Agriculture Minister Gerry Ritz and Transport Minister Lisa Raitt announced the coming into force of a series of important regulations and an Order in Council (OIC) related to the implementation of the Fair Rail for Grain Farmers Act (Bill C-30), which received Royal Assent on May 29.

The Fair Rail for Grain Farmers Act amended the Canada Transportation Act and the Canada Grain Act to ensure that Canada’s rail transportation network moves grain to markets as quickly and efficiently as possible, following a record crop year for Canadian farmers which at 76 million tonnes, was 50 per cent higher than the 10-year average.

The measures, which take effect immediately, include:

• The passing of an OIC, which sets out the minimum grain volumes that Canadian National Railway Company (CN) and Canadian Pacific Railway Company (CP) are each required to move from August 3, 2014 to November 29, 2014.

• Regulations requiring CN and CP to provide additional data on grain movement to better monitor the overall performance of the rail-based supply chain.

• Regulations to clarify the operational terms in a service level agreement that can be arbitrated by the Canadian Transportation Agency, to support commercial negotiations between shippers and railways. These newly defined rail service obligations will increase predictability for all shippers.

• An amendment to the Railway Interswitching Regulations extending the limit for rail interswitching from 30 kilometres to 160 kilometres in the provinces of Alberta, Saskatchewan and Manitoba for all commodities to increase competition among railway companies and give shippers access to alternative rail services.

• Regulations to provide farmers with better protection through more accountability for grain companies in contracts.

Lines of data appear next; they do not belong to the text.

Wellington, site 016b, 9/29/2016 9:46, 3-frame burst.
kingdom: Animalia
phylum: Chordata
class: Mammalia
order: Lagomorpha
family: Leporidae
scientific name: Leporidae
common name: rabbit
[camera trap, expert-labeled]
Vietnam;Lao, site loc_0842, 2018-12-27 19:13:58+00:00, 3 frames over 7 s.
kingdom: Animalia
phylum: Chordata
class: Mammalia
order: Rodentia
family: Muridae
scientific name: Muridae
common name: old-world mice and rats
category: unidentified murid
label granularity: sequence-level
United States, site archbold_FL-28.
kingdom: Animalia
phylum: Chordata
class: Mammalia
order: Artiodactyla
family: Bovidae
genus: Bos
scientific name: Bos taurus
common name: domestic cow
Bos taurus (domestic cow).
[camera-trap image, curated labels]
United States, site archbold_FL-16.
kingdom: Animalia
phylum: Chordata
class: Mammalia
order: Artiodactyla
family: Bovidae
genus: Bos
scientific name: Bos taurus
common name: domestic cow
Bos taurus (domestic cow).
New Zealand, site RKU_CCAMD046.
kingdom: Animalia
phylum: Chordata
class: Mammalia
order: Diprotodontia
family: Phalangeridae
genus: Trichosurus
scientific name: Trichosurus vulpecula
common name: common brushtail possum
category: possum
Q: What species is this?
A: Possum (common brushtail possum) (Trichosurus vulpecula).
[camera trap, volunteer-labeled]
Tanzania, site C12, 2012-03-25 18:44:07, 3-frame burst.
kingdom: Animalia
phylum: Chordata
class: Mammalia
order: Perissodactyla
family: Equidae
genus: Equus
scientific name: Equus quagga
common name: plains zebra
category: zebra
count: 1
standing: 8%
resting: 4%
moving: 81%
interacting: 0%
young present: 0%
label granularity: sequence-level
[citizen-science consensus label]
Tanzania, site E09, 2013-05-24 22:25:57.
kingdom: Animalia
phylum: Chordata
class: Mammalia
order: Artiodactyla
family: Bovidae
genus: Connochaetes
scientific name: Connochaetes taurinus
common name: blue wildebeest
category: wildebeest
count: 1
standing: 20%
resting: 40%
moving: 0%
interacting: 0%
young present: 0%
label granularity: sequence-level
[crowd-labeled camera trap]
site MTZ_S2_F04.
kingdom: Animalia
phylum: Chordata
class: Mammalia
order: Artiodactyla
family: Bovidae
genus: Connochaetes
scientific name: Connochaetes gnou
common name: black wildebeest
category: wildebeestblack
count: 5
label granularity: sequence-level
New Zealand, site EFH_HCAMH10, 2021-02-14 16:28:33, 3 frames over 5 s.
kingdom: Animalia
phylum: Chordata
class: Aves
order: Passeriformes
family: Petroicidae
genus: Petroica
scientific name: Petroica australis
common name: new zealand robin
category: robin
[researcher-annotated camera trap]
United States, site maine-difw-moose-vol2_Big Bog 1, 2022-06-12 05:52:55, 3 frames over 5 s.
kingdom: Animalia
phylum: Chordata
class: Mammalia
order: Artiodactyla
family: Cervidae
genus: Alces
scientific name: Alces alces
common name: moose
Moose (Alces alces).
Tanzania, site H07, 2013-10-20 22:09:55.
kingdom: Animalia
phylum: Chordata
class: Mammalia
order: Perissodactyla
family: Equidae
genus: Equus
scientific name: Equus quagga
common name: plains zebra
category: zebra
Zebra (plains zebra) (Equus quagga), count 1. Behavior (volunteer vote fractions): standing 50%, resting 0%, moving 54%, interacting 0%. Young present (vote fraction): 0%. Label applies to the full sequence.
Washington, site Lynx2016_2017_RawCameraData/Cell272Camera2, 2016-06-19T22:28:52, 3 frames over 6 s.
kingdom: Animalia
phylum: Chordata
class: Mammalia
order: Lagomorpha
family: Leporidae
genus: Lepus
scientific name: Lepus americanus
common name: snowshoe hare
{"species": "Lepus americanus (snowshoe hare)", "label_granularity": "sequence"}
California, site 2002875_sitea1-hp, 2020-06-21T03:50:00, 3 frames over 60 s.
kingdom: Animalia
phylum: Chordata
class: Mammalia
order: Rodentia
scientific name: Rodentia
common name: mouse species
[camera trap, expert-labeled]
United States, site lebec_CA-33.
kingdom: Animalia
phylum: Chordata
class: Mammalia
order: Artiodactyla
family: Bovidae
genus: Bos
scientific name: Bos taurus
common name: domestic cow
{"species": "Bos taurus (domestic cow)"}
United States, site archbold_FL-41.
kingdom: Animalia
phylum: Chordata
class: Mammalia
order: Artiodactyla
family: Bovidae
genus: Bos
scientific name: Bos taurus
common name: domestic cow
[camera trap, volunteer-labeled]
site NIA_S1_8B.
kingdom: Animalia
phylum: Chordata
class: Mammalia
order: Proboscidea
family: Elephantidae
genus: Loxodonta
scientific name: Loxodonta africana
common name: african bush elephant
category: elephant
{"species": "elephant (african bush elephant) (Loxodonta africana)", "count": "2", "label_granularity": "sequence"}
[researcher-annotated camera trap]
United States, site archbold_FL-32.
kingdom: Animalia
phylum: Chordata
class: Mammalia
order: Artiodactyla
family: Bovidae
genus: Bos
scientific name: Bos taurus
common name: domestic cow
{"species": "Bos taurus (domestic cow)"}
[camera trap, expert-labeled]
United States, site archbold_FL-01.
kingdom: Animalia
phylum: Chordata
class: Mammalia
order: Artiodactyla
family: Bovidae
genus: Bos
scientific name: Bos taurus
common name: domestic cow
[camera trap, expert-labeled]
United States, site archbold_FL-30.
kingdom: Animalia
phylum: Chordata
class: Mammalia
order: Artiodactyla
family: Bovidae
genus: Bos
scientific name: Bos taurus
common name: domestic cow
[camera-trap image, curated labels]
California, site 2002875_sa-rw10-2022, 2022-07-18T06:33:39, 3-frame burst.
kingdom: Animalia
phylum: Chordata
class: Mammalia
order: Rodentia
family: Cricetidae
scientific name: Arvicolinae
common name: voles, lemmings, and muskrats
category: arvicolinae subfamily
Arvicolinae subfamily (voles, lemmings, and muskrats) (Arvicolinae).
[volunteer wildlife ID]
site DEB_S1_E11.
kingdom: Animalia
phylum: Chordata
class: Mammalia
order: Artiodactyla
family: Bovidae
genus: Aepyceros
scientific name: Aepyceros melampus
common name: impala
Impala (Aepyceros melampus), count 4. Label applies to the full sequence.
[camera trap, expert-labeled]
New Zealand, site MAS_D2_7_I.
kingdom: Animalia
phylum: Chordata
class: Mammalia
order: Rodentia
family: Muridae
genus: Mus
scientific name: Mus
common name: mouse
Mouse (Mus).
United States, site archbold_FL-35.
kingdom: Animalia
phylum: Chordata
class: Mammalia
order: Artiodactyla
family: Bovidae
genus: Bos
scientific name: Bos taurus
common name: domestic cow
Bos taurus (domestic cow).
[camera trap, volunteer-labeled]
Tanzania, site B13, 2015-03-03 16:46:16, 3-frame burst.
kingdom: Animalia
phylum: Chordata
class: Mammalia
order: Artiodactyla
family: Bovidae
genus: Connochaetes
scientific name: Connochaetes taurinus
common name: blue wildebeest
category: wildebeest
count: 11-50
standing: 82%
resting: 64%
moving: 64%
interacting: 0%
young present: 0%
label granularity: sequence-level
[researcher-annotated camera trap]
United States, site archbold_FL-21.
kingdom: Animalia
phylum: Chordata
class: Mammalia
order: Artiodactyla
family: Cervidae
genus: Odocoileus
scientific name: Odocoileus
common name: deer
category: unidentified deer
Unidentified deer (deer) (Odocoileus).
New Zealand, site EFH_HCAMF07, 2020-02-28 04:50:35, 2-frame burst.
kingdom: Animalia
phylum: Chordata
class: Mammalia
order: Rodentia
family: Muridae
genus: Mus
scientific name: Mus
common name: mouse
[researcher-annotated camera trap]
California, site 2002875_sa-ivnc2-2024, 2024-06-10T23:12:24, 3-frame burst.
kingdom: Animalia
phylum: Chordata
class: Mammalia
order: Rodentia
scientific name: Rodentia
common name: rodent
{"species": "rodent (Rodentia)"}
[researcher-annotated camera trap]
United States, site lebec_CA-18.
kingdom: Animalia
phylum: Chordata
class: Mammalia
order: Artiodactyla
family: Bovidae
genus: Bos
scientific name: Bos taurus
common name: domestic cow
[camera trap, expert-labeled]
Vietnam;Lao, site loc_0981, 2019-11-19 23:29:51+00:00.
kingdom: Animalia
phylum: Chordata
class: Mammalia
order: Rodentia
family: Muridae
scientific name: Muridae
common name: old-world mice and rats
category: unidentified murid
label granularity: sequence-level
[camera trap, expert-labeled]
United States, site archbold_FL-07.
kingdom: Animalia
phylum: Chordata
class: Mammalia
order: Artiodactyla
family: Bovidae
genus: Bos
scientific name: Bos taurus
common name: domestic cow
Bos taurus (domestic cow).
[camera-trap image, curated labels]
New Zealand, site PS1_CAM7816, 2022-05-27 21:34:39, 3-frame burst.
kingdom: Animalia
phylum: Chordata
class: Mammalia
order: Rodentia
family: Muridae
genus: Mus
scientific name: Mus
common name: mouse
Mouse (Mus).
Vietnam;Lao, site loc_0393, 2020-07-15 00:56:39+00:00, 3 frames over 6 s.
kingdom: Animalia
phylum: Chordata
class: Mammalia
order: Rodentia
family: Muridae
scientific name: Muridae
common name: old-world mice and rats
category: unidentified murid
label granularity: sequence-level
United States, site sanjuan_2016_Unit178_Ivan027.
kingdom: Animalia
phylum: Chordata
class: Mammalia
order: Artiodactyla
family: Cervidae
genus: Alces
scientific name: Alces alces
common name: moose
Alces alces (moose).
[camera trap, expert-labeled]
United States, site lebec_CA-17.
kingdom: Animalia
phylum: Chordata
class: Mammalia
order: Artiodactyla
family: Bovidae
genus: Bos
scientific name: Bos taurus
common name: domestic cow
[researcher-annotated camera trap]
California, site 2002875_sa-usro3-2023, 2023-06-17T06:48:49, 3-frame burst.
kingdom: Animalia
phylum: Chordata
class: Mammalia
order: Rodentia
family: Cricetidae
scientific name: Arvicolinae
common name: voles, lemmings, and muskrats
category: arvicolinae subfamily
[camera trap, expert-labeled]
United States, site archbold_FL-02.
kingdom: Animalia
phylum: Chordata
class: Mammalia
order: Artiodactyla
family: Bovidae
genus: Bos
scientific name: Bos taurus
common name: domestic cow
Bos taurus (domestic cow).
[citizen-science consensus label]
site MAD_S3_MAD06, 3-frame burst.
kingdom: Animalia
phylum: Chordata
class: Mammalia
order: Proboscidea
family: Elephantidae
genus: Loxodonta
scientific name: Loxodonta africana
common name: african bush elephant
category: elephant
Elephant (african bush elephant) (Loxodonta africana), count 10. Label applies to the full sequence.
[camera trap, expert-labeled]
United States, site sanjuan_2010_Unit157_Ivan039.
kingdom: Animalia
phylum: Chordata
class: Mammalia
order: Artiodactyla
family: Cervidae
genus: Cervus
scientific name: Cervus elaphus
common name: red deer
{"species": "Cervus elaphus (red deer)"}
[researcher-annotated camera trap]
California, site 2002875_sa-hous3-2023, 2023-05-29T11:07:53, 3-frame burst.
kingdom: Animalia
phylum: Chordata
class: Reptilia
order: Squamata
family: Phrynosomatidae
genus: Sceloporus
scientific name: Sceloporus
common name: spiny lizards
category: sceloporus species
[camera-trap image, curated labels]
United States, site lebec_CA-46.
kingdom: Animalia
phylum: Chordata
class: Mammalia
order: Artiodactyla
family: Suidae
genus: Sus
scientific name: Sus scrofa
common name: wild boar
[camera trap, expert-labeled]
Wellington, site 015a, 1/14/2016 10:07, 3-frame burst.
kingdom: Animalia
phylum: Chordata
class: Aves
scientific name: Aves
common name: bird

Since March 7, 2014, when the initial Order in Council, which set out minimum weekly volumes of grain that CN and CP were each required to move was passed, the railways have together moved an average of more than 1 million metric tonnes of grain per week. The regulations passed on August 1 are intended to maximize the amount of grain moved by rail before the winter season and allow the government to re-assess the situation later in the fall, with the longer term goal of returning carryover stocks to normal levels by the end of July 2015.